اصول و روش ترجمه  Mildred L. Larson

Chapter 8

Discovering Meaning by Grouping and Contrast

 

  The meaning of a lexical item can only be discovered by studying that particular item in contrast to other items which are closely related. 

Part- whole relations

  One way in which languages group words is by the relationship known as part- whole. For example, in English, chin cheek, forehead, nose, and ear are part of the body.

Contrastive pairs

  There are pairs of words in all languages which differ from one another only by a single component of meaning. For example, show and see contrast only in that show has the additional meaning of cause to.

 

   There would be no advantage to comparing the word leg with the word house.

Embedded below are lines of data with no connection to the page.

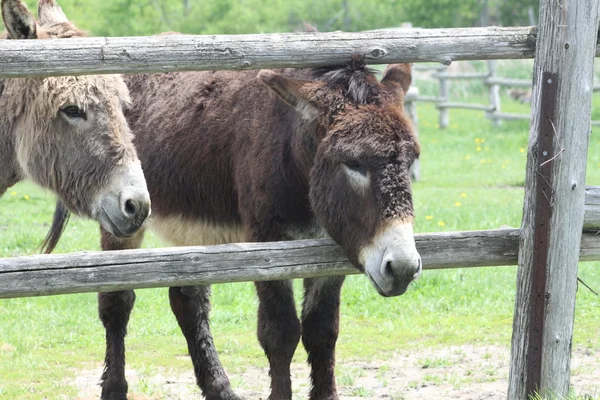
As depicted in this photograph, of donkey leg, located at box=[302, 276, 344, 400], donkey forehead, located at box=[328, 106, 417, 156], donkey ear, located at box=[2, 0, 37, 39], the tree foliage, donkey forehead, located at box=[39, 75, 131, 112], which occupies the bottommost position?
donkey leg, located at box=[302, 276, 344, 400]

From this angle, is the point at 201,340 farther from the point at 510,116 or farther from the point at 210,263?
the point at 510,116

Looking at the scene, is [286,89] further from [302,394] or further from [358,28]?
[358,28]

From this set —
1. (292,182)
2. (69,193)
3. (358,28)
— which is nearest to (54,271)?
(69,193)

They do not make a pair for comparison because they do not have anything in common. 

Contrastive features

   In order to study meaning, it is necessary to have words in sets which share some features of meaning and have some contrastive features as well.

 

 

   The meaning components of words may be isolated by looking at lexical matrices. This is called componential analysis. This kind of analysis points to the fact that each word is a bundle of meaning components.

 

   In order to study words through componential analysis, they should be related in some way. There would be no point in comparing words if there were not some shared components.

 

   The English words man, woman, boy and girl are human beings. They have a generic component which they share as the central component, HUMAN BEING. 

Contrastive components

    In addition to the central component, each of words “man, woman, girl and boy has contrastive components which distinguish it from all other words of the set.

 

 

   In addition to the central component and the contrastive components, there are often incidental components. Their presence or absence is incidental for the contrast needed to differentiate a certain set of terms.